- [About this task]:
Transcribe verbatim the span of lines that opens with the line containing "class: Mammalia" and closes with the last line of the data below.
○ ○ ○
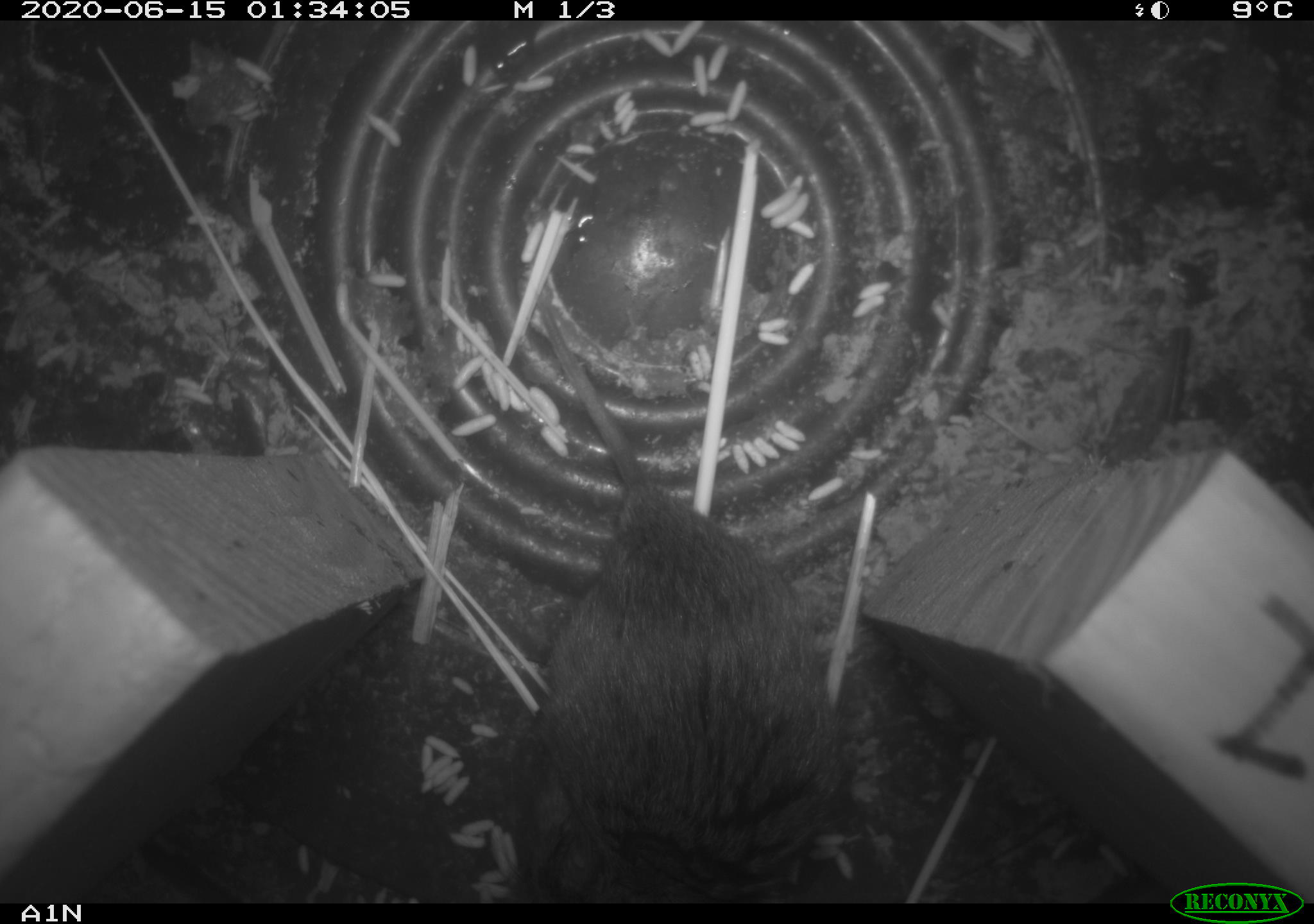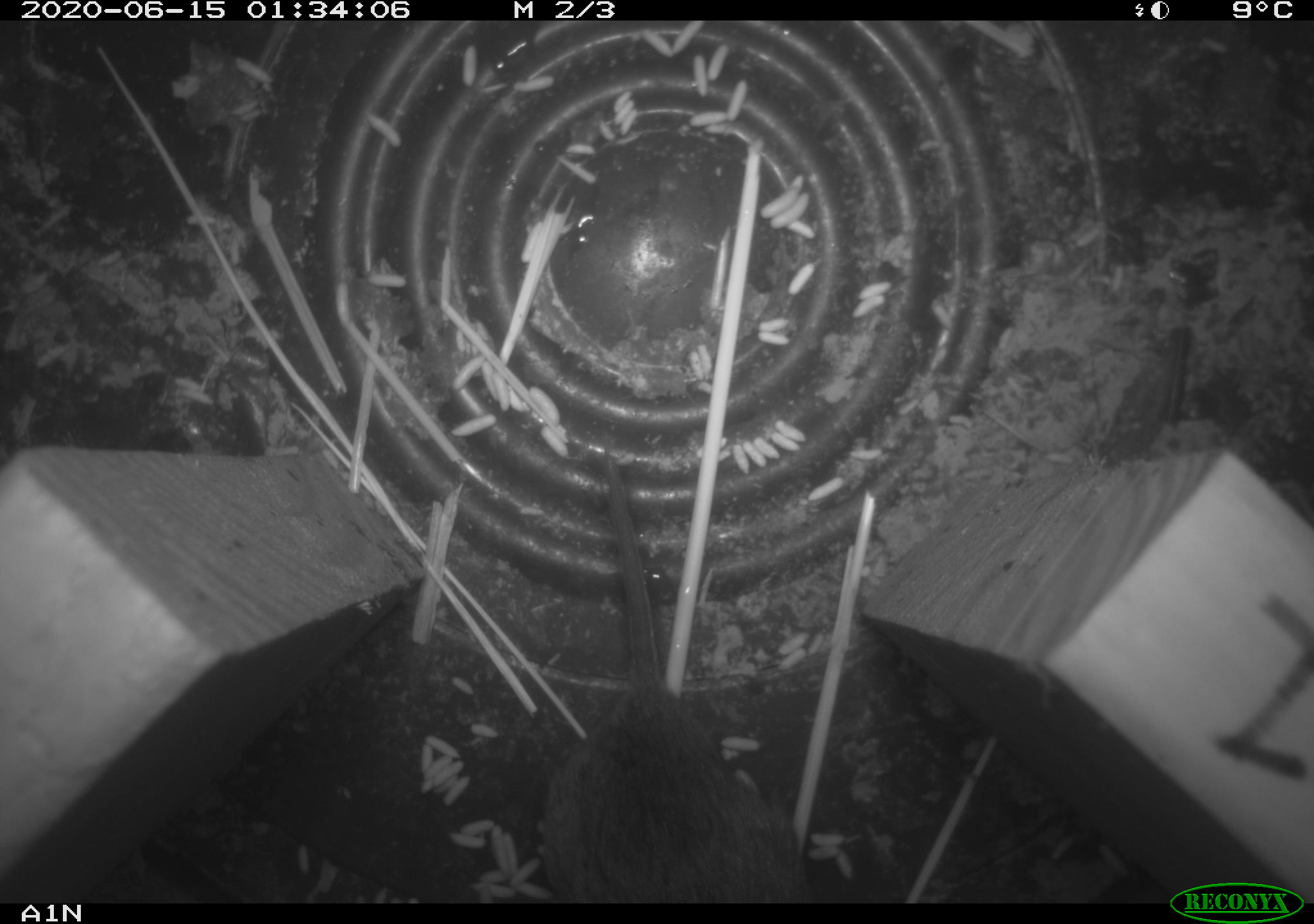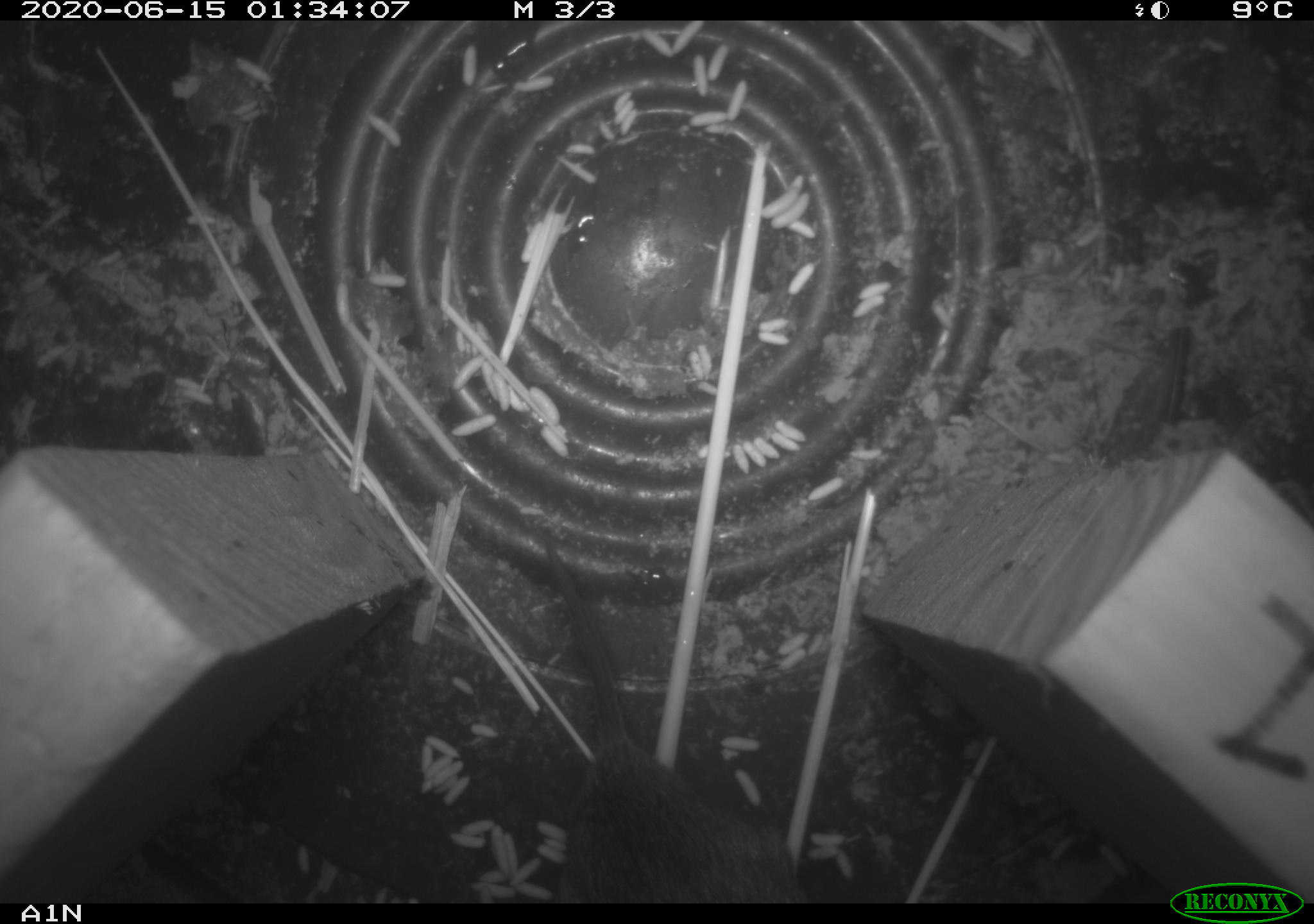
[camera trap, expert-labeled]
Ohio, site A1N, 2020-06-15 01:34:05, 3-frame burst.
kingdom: Animalia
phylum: Chordata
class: Mammalia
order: Rodentia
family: Cricetidae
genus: Microtus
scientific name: Microtus pennsylvanicus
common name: meadow vole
Meadow vole (Microtus pennsylvanicus).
○ ○ ○
- [Answer below]:
class: Mammalia
order: Rodentia
family: Cricetidae
genus: Microtus
scientific name: Microtus pennsylvanicus
common name: meadow vole
Meadow vole (Microtus pennsylvanicus).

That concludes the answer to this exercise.